US-Präsident Donald Trump will die amerikanischen Truppen aus Syrien abziehen, weil die entscheidende Aufgabe erfüllt sei. Ein folgenschwerer Fehler, über den man sich anderswo riesig freut, meint Udo Bauer.

Bild: picture-alliance/dpa/AP/A. Brandon

Der Applaus seiner Anhänger ist ihm sicher. Die Mission, den IS zu schlagen, sei erfüllt, teilte Donald Trump via Twitter mit, jetzt sei es an der Zeit "die amerikanischen Helden nach Hause zu holen". So eine Nachricht kommt kurz vor Weihnachten gut an bei vielen Amerikanern. Nicht aber bei den US-Politikern, die in Washington Verantwortung tragen für die Außen- und Sicherheitspolitik. Die laufen Sturm gegen diese einsame Entscheidung ihres Präsidenten - auch viele Republikaner. Sie wissen, dass die Terrormiliz im Bürgerkrieg zwar als Armee zerschlagen ist, aber dass viele Dschihadisten im Verborgenen nur auf die nächsten Chancen lauern, sich zu neu zu gruppieren. Ein Machtvakuum in der Folge eines US-Abzugs ist aus Sicht des IS die perfekte Chance.

Verrat an den Kurden

Die 2000 GI's haben in den vergangenen vier Jahren in Syrien gute Arbeit geleistet. Weniger als Kriegsakteure, sondern vor allem als Ausbilder der Kurdenmiliz YPG. Deren Kämpfer gelten als die Tapfersten im Kampf gegen den IS. Sie haben entscheidenden Anteil, dass die Terroristen militärisch zurückgedrängt werden konnten.

DW-Redakteur Udo Bauer

Dem türkischen Präsidenten Recep Tayyip Erdogan war diese Zusammenarbeit immer ein Dorn im Auge. Aus dessen Sicht ist die YPG nichts anderes als eine Bande von Terroristen, die vernichtet werden muss. Solange die Amerikaner da waren, traute er sich nicht, die Kurden anzugreifen. Wenn nun tatsächlich der letzte US-Soldat abgezogen sein sollte, wird Erdogan seine Zurückhaltung aufgeben und brutal gegen die Kurden vorgehen. Hierfür tragen dann die Amerikaner die Verantwortung - sie liefern die Kurden sehenden Auges ans Messer!

Russland kann sich freuen

Beim Blick auf den anderen mächtigen Player in Syrien, Russland, fällt auf, dass in jüngster Zeit viel anti-amerikanische Propaganda im Umlauf war. Das Außenministerium in Moskau bezeichnete die US-Präsenz als "gefährliches Hindernis auf dem Weg zu einer Friedenslösung". An einer russischen Friedenslösung, wohlgemerkt. Und die sieht so aus: Der syrische Diktator Assad muss unbedingt an der Macht bleiben! Der Mann, der für die Zerstörung seines Landes, für Zehntausende tote Zivilisten, für Giftgaseinsätze und Fassbomben die Hauptverantwortung trägt. Assad ist der einzige Garant dafür, dass Russland im Nahen Osten weiter militärisch und damit politisch präsent sein kann. Wenn die Amerikaner sich jetzt zurückziehen, hat Putin freie Bahn und kann die Nachkriegsordnung nach seinen Vorstellungen bestimmen.

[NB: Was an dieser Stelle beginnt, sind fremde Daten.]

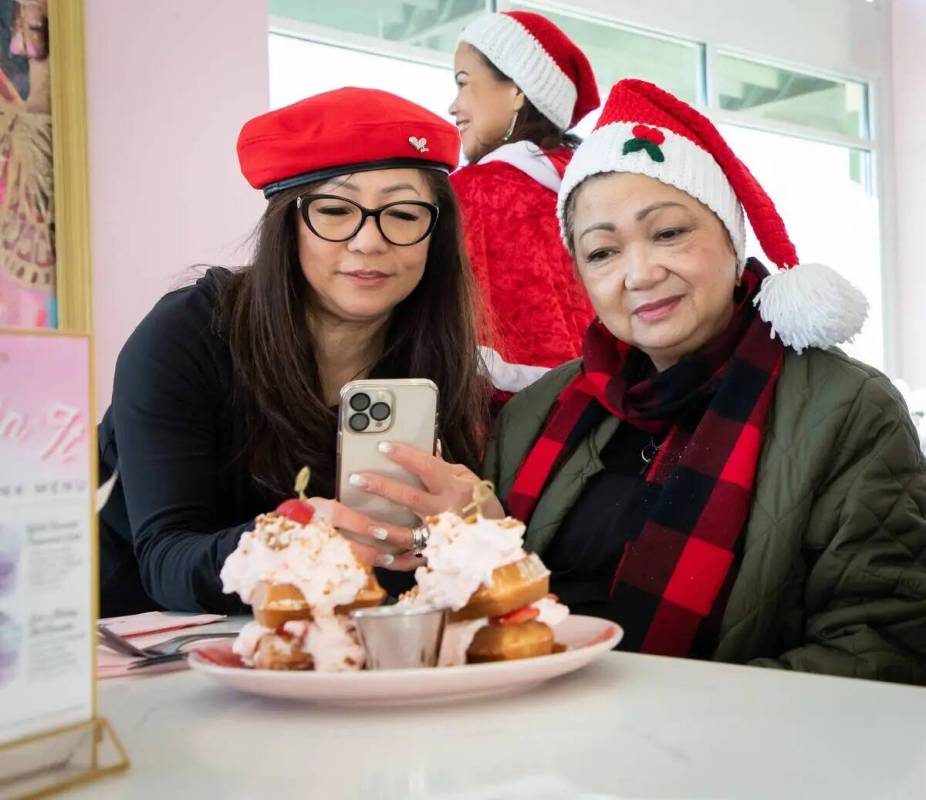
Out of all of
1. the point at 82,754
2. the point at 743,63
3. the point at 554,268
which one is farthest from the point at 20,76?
the point at 743,63

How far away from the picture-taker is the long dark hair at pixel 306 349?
1.48m

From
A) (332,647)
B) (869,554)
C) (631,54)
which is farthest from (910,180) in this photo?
(332,647)

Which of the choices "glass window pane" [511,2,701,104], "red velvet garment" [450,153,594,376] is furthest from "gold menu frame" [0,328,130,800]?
"glass window pane" [511,2,701,104]

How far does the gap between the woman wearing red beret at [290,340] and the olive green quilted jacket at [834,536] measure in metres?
0.47

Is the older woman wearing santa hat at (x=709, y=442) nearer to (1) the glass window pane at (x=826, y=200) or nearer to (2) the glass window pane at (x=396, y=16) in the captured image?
(2) the glass window pane at (x=396, y=16)

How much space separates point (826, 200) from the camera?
21.3 ft

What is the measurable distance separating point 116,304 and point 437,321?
2.21 metres

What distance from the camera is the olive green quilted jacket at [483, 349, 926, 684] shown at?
1.14 metres

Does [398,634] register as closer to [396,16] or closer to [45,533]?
[45,533]

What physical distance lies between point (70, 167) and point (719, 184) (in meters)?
2.54

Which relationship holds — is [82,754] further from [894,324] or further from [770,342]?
[894,324]

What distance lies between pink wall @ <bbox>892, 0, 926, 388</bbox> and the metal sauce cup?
253 inches

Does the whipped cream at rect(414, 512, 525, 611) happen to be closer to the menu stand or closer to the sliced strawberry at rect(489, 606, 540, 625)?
the sliced strawberry at rect(489, 606, 540, 625)

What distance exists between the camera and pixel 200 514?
139cm
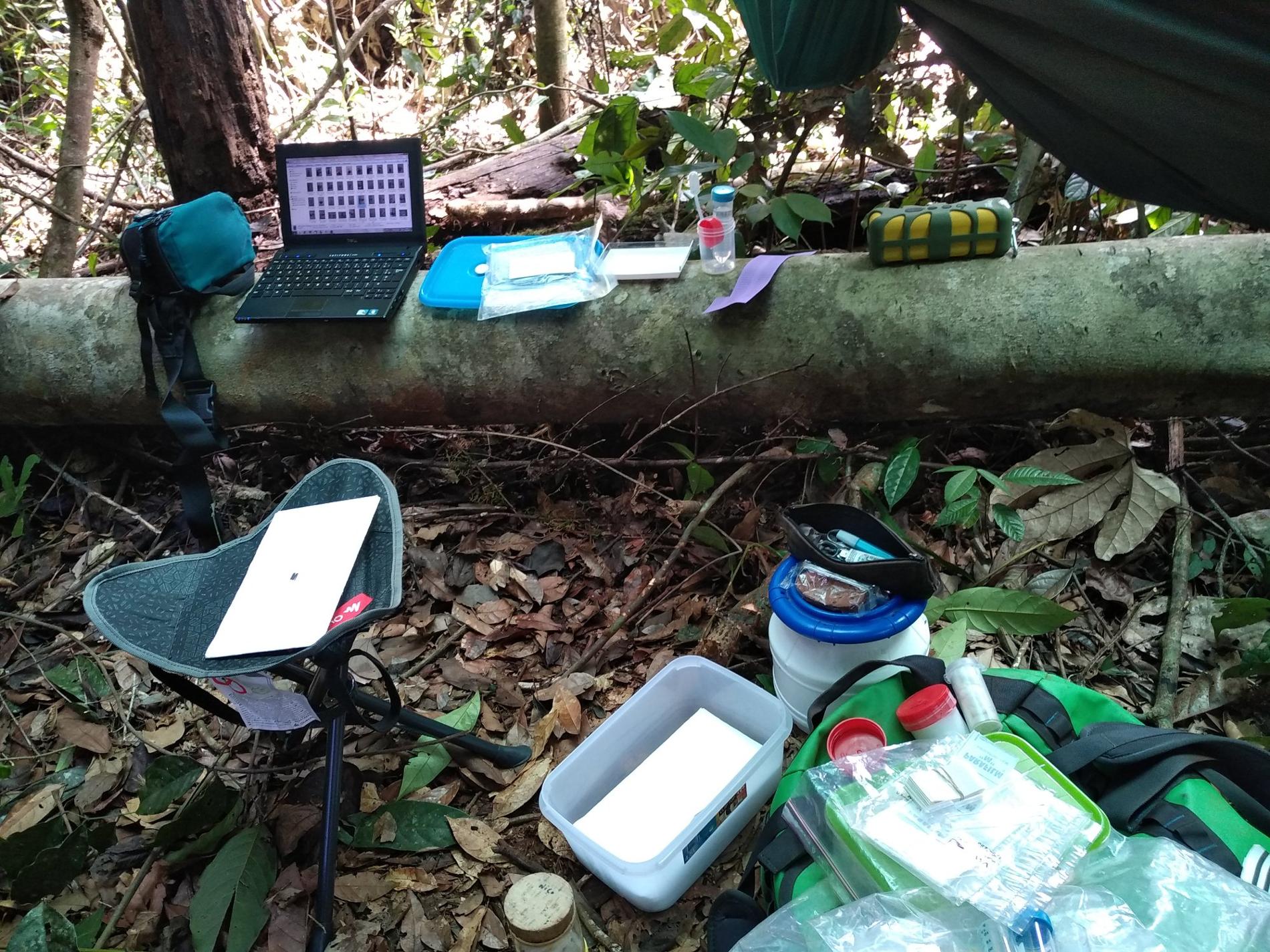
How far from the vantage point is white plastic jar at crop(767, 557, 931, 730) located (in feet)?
4.97

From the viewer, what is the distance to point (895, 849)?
3.85 feet

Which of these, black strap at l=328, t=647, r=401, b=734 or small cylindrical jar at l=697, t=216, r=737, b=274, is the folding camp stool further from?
small cylindrical jar at l=697, t=216, r=737, b=274

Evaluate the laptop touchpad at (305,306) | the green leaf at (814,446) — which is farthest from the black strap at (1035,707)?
the laptop touchpad at (305,306)

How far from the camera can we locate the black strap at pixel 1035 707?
4.56 feet

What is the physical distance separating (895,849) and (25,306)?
2.61m

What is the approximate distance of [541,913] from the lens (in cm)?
116

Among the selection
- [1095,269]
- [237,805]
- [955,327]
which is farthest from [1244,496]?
[237,805]

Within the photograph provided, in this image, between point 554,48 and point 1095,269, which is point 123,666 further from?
point 554,48

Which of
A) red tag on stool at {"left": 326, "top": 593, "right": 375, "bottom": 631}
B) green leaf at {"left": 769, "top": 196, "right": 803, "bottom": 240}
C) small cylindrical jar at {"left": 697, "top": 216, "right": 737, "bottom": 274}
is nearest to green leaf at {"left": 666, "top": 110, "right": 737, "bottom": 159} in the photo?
green leaf at {"left": 769, "top": 196, "right": 803, "bottom": 240}

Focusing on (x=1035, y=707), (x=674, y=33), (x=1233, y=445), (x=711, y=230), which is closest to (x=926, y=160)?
(x=674, y=33)

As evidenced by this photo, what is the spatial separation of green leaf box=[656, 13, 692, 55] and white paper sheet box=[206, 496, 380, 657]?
6.43 feet

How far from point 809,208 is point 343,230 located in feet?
4.41

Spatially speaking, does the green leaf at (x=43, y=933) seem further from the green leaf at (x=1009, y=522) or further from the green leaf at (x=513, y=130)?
the green leaf at (x=513, y=130)

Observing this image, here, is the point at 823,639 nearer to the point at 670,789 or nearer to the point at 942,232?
the point at 670,789
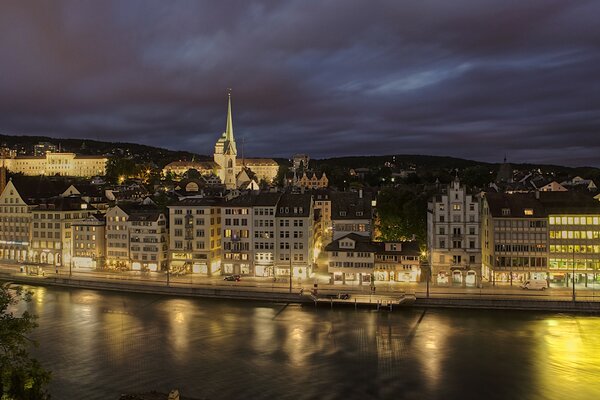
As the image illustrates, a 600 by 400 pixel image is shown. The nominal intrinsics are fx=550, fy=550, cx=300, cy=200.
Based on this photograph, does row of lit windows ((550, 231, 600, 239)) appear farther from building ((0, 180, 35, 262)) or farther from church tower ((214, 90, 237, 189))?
church tower ((214, 90, 237, 189))

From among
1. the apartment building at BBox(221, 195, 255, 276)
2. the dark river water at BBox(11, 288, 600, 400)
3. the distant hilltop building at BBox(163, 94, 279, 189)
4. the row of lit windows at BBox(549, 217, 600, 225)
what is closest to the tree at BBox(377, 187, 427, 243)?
the row of lit windows at BBox(549, 217, 600, 225)

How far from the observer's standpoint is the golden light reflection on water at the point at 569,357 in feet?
96.1

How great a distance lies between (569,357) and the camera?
111ft

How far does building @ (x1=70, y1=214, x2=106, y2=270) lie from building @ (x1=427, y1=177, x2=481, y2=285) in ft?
128

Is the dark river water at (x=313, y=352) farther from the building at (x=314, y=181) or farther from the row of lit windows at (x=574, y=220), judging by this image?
the building at (x=314, y=181)

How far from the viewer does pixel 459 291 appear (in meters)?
49.0

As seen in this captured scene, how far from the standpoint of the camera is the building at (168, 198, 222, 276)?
199 ft

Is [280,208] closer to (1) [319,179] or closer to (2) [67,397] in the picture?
(2) [67,397]

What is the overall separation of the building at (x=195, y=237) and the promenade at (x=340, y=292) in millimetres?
2330

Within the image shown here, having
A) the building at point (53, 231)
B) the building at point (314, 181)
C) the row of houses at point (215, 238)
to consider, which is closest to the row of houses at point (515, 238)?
the row of houses at point (215, 238)

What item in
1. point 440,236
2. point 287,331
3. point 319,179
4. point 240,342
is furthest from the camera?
point 319,179

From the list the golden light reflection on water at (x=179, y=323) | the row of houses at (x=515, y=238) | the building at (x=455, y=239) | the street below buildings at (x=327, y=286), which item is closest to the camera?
the golden light reflection on water at (x=179, y=323)

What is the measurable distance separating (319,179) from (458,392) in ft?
353

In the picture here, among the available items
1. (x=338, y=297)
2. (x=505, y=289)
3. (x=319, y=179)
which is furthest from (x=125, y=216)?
(x=319, y=179)
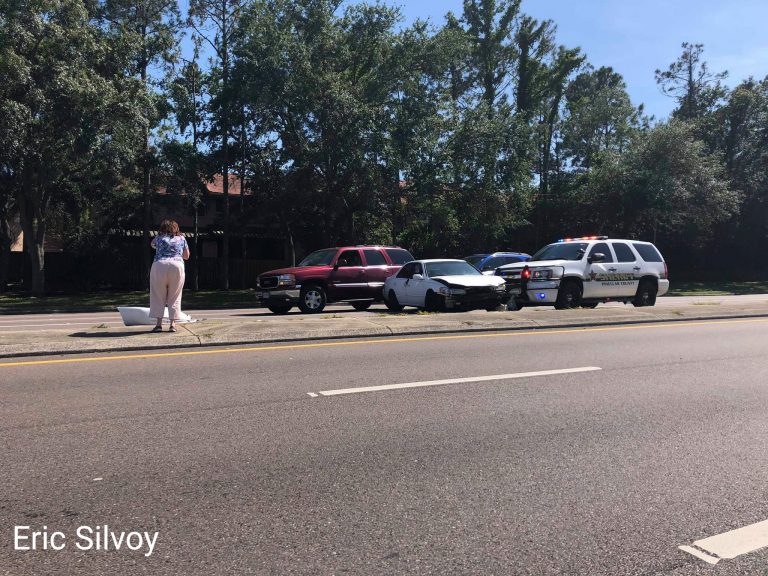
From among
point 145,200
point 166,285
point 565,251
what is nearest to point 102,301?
point 145,200

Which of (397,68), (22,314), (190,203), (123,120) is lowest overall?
(22,314)

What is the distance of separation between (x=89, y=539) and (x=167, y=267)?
702cm

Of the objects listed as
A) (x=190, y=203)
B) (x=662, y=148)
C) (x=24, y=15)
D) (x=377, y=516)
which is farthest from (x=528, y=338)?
(x=662, y=148)

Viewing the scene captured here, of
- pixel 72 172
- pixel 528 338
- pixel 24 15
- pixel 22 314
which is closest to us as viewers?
pixel 528 338

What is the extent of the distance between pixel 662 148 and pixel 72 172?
3013cm

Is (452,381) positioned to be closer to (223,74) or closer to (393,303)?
(393,303)

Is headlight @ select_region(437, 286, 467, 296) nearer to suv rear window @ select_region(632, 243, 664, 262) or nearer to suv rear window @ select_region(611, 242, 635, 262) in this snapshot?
suv rear window @ select_region(611, 242, 635, 262)

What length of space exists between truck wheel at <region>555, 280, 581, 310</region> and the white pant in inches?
352

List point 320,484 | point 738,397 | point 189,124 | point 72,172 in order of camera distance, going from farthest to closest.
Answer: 1. point 189,124
2. point 72,172
3. point 738,397
4. point 320,484

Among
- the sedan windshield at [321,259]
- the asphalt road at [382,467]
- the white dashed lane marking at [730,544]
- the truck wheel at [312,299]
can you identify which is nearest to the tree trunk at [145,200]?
the sedan windshield at [321,259]

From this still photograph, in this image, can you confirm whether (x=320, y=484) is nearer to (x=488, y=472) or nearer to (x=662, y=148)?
(x=488, y=472)

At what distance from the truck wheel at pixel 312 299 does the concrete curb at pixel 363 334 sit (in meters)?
5.34

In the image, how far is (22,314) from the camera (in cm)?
2025

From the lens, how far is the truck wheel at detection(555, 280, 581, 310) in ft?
50.5
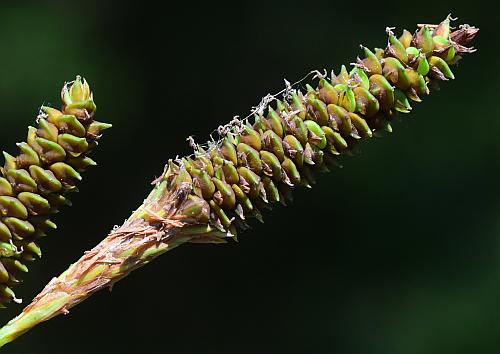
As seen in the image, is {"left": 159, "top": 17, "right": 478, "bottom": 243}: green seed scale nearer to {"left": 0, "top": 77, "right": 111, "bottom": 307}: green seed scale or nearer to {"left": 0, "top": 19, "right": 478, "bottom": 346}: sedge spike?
{"left": 0, "top": 19, "right": 478, "bottom": 346}: sedge spike

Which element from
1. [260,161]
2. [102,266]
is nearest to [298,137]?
[260,161]

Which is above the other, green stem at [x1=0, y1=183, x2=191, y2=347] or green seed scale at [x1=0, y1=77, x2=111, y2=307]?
green seed scale at [x1=0, y1=77, x2=111, y2=307]

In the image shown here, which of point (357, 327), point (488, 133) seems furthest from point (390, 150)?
point (357, 327)

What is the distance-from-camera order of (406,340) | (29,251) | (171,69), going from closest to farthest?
(29,251)
(406,340)
(171,69)

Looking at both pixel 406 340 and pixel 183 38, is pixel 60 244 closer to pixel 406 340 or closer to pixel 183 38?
pixel 183 38

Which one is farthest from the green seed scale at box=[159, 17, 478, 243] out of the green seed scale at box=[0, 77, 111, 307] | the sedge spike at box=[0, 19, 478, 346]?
the green seed scale at box=[0, 77, 111, 307]

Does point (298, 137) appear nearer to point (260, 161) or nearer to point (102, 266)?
point (260, 161)

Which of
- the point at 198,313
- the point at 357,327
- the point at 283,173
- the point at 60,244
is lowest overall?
the point at 283,173
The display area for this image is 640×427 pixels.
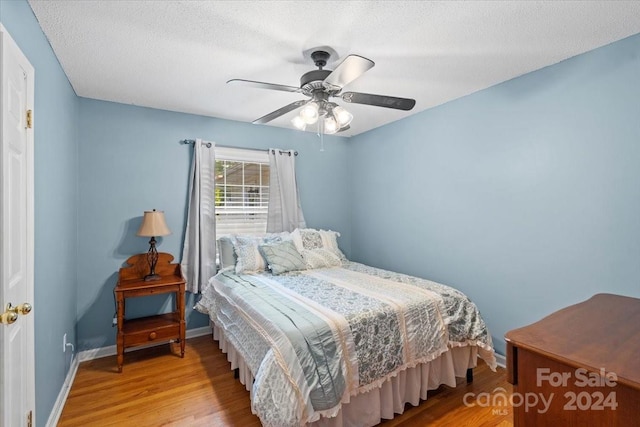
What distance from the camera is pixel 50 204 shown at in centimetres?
194

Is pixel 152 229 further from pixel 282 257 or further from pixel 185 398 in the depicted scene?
pixel 185 398

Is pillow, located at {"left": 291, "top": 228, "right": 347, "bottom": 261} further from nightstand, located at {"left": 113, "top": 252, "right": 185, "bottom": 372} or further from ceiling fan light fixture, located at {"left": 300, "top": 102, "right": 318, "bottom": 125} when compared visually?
ceiling fan light fixture, located at {"left": 300, "top": 102, "right": 318, "bottom": 125}

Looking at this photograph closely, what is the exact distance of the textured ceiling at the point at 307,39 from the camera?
1.68m

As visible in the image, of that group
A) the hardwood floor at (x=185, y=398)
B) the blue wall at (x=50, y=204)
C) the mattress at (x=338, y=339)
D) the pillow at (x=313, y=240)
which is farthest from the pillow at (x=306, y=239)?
the blue wall at (x=50, y=204)

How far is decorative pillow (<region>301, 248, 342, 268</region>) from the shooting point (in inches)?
130

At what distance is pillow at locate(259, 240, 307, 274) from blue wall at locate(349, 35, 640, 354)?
133cm

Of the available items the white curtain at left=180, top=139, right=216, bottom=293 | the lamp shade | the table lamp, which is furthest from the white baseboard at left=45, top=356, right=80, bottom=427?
the lamp shade

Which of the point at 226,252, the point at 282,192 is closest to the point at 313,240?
the point at 282,192

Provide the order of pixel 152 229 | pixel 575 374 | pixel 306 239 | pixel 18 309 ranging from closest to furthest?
pixel 575 374
pixel 18 309
pixel 152 229
pixel 306 239

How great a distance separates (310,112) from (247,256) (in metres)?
1.67

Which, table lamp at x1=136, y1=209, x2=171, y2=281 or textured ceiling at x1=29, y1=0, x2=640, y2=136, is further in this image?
table lamp at x1=136, y1=209, x2=171, y2=281

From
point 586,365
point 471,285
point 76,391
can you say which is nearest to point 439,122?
point 471,285

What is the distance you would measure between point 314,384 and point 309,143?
320 cm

Trump hat kein Interesse am Nahen Osten

Zurzeit verhandeln Russland, der Iran und die Türkei mit Vertretern des Assad-Regimes und der Aufständischen über eine Friedenslösung. Geplant ist ein Verfassungskonvent, der Wahlen organisieren soll. Das klingt nach einer naiven Illusion, weil Assad natürlich kein Interesse an freien Wahlen hat und sich mit Händen und Füßen gegen diese Idee wehrt. Aber Russland ist nicht naiv. Putin zieht im Hintergrund die Strippen - da kann man sicher sein - und spielt die anderen Player gegeneinander aus, bis er hat, was er will. Mit einem schnellen Abzug berauben sich die Amerikaner ohne Not der Möglichkeit, bei der Gestaltung der Nachkriegsordnung mitzureden. Trump zeigt damit der Welt, dass er am Nahen Osten insgesamt das Interesse verloren hat.